Unfortunately, probably not. Because you're probably running a browser, or a native mail client and those tend to expose a huge volume of complex software to your evil adversary. Software has bugs. Some bugs are security vulnerabilities. Vulnerabilities can be exploited to subvert your computer into giving the bad guys access.

For example, to exploit your browser an attacker might social engineer you into clicking a link (e.g., in a forum post, or from an e-mail). This would expose your browser to a web application which abuses the wealth of information your browser broadcasts about itself to the world to identify the exact browser / operating system combo you are running and serve a targeted exploit which lets the attacker perform any operation at the operating system level that your browser process has permissions for (e.g., usually anything your user can do). Once the attacker has user level access, privilege escalation techniques (e.g., a kernel exploit) may be used to get full root access.

So let's say you're paranoid and you trust yourself never to click on a bad link (Ha!). Plus you run a native mail client because you don't trust cloud webmail providers such as Gmail with all of your e-mail.

Little do you realize that you are only one e-mail away from a security compromise. To exploit your native mail client the attacker will send you a specially formatted e-mail that targets an unpatched security vulnerability.

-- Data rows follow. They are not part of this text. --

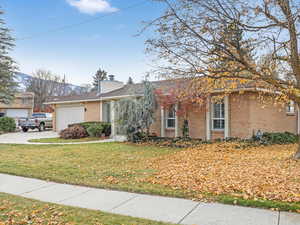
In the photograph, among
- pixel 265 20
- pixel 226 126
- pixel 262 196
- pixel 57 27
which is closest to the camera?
pixel 262 196

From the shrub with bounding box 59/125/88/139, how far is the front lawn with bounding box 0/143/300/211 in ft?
22.8

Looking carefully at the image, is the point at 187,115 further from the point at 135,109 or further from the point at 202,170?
the point at 202,170

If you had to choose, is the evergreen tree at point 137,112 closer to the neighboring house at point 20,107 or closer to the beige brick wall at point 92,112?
the beige brick wall at point 92,112

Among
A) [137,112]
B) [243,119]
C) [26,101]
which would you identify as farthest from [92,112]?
[26,101]

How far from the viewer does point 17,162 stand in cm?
845

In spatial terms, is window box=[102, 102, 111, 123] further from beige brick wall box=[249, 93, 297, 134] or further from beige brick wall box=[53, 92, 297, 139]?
beige brick wall box=[249, 93, 297, 134]

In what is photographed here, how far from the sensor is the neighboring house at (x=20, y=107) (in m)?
36.7

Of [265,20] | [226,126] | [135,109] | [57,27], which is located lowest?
[226,126]

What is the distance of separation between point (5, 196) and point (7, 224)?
1.54 meters

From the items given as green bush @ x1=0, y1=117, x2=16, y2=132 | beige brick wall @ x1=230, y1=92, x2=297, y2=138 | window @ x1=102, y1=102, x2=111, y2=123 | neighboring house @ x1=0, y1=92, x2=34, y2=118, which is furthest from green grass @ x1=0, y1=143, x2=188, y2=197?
neighboring house @ x1=0, y1=92, x2=34, y2=118

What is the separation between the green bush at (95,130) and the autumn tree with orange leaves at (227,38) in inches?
382

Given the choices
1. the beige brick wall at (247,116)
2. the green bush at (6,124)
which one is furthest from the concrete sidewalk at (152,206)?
the green bush at (6,124)

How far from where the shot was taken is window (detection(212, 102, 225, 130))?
13.1m

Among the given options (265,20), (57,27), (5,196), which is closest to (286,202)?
(5,196)
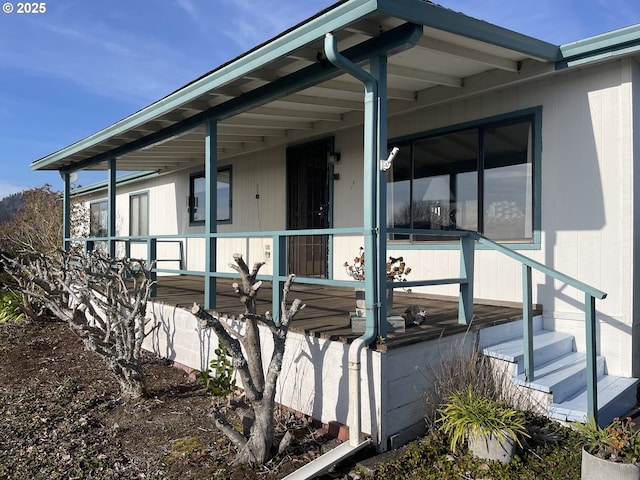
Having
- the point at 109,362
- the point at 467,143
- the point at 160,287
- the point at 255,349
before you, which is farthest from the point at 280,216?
the point at 255,349

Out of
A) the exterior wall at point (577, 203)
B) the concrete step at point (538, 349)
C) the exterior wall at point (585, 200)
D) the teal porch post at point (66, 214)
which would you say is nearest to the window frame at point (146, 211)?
the teal porch post at point (66, 214)

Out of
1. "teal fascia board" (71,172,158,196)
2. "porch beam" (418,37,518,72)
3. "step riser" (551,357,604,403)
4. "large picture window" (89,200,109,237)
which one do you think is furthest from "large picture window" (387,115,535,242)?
"large picture window" (89,200,109,237)

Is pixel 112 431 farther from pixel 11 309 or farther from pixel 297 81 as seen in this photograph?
pixel 11 309

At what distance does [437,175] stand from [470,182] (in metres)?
0.46

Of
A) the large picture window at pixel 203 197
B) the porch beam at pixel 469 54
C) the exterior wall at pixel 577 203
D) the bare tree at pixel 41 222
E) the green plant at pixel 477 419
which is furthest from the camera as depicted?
the bare tree at pixel 41 222

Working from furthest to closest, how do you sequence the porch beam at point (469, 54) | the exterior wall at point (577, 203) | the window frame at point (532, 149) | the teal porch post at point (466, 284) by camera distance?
the window frame at point (532, 149)
the exterior wall at point (577, 203)
the teal porch post at point (466, 284)
the porch beam at point (469, 54)

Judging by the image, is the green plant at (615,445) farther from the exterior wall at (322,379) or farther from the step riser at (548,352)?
the exterior wall at (322,379)

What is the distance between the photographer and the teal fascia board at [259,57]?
3.18 metres

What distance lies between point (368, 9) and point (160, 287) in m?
5.90

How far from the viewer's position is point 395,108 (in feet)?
20.4

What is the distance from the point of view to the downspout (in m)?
3.11

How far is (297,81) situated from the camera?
14.4ft

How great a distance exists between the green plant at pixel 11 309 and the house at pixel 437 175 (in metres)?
2.46

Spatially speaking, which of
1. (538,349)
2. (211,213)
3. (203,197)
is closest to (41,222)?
(203,197)
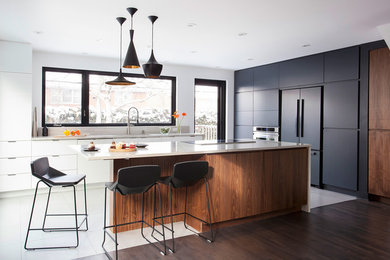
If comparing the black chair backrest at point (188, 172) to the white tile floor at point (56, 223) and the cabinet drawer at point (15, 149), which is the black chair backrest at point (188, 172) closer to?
the white tile floor at point (56, 223)

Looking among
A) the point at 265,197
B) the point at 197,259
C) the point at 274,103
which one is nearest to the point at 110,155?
the point at 197,259

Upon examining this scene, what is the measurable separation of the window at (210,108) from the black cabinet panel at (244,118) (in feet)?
1.16

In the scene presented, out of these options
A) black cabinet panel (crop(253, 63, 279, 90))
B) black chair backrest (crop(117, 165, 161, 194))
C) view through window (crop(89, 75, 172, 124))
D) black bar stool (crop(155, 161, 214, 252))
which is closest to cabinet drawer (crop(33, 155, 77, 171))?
view through window (crop(89, 75, 172, 124))

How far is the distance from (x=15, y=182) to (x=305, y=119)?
5.08m

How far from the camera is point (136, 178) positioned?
281 centimetres

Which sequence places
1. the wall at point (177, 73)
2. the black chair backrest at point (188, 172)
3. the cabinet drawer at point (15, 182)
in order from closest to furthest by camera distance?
the black chair backrest at point (188, 172) < the cabinet drawer at point (15, 182) < the wall at point (177, 73)

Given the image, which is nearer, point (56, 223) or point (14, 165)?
point (56, 223)

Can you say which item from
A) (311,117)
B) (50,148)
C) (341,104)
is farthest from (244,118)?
(50,148)

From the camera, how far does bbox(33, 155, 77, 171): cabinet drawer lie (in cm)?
520

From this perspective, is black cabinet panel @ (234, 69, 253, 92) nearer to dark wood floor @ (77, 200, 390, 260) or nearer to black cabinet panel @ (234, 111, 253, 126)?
black cabinet panel @ (234, 111, 253, 126)

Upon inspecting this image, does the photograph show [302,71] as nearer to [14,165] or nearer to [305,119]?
[305,119]

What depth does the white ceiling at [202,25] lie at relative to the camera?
3371mm

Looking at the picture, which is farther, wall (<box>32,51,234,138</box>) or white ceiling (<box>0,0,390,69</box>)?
wall (<box>32,51,234,138</box>)

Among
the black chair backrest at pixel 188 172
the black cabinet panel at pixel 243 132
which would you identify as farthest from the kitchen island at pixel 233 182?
the black cabinet panel at pixel 243 132
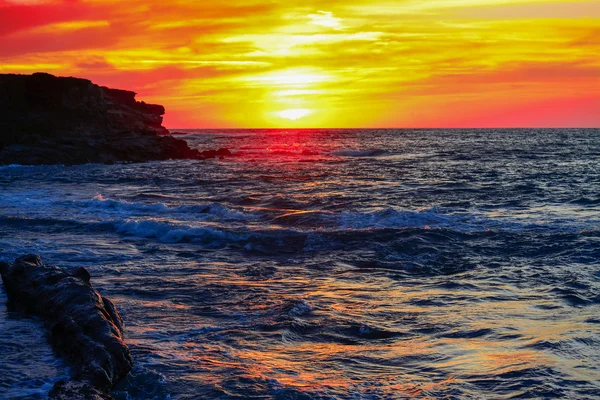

Obviously, these attack scenarios are much easier to carry out if you don't regularly install security updates or if a bad guy knows any non-public (AKA 0-day) security vulnerabilities such as the kind exploited in the Pwn2Own contest:

When confronted with this possibility, a common reaction is to dismiss it as impractical. I mean come on, how many people who have the capability to put together a "sophisticated" computer attack would waste their time on poor little me?

Unfortunately, there are ample ready-to-use security exploitation frameworks (e.g., metasploit) that it doesn't take much of a genius to learn to operate. To lower the bar further there are even Linux distributions dedicated to compiling all the popular attack tools into a nice little ready to use bundles.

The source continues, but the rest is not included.